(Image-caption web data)
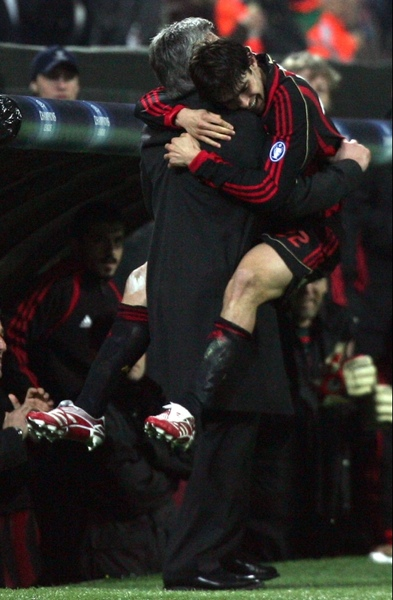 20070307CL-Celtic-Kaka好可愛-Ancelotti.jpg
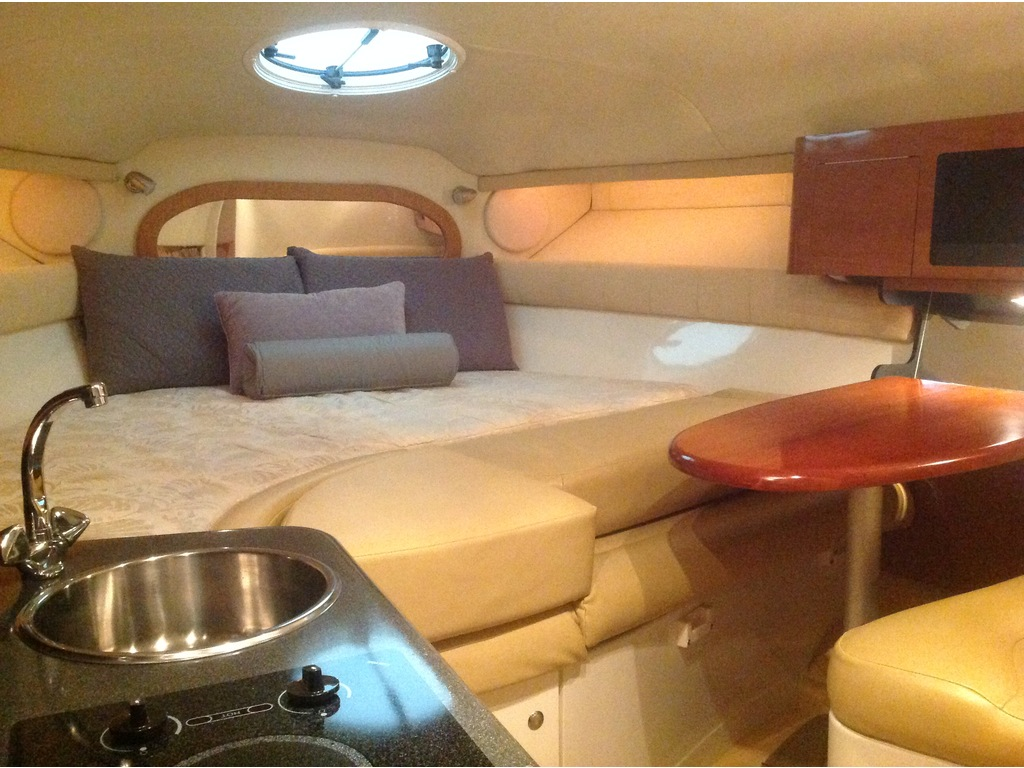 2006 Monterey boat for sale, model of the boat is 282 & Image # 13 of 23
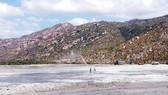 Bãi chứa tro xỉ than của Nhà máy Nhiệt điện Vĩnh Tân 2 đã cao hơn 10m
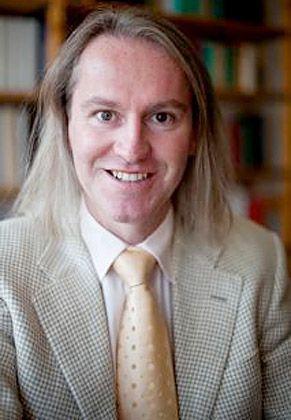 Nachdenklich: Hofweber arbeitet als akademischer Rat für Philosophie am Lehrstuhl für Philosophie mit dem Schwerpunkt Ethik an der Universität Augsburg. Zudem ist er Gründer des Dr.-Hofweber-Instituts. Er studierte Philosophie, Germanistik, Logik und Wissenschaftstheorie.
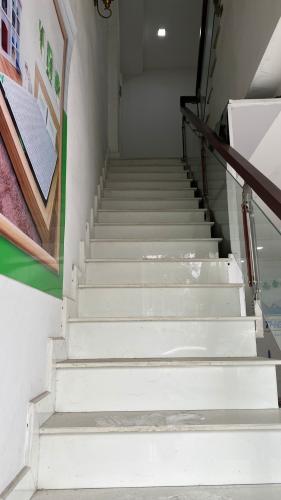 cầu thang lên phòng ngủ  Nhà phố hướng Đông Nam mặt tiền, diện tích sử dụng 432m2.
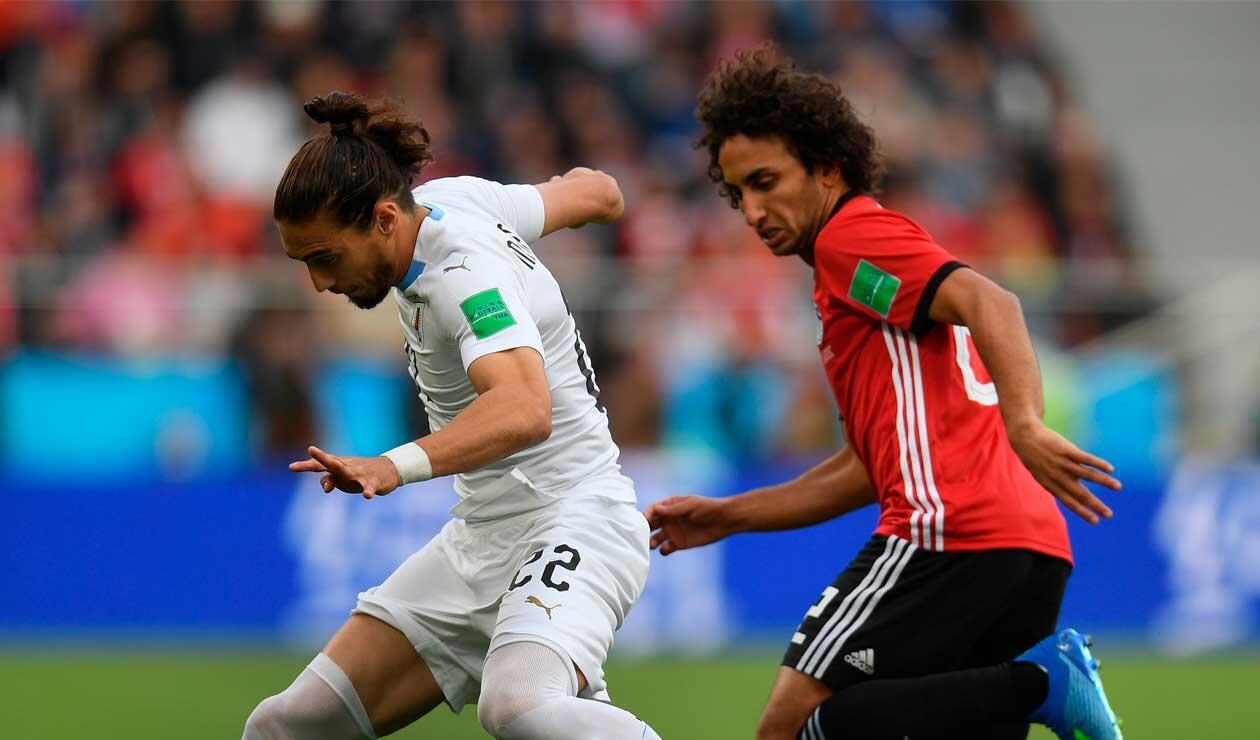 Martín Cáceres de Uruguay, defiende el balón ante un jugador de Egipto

AIM OF THE EXERCISE: All of the lines above should be retyped precisely, apart from the pictures.

ANSWER AREA:
 20070307CL-Celtic-Kaka好可愛-Ancelotti.jpg
 2006 Monterey boat for sale, model of the boat is 282 & Image # 13 of 23
 Bãi chứa tro xỉ than của Nhà máy Nhiệt điện Vĩnh Tân 2 đã cao hơn 10m
 Nachdenklich: Hofweber arbeitet als akademischer Rat für Philosophie am Lehrstuhl für Philosophie mit dem Schwerpunkt Ethik an der Universität Augsburg. Zudem ist er Gründer des Dr.-Hofweber-Instituts. Er studierte Philosophie, Germanistik, Logik und Wissenschaftstheorie.
 cầu thang lên phòng ngủ  Nhà phố hướng Đông Nam mặt tiền, diện tích sử dụng 432m2.
 Martín Cáceres de Uruguay, defiende el balón ante un jugador de Egipto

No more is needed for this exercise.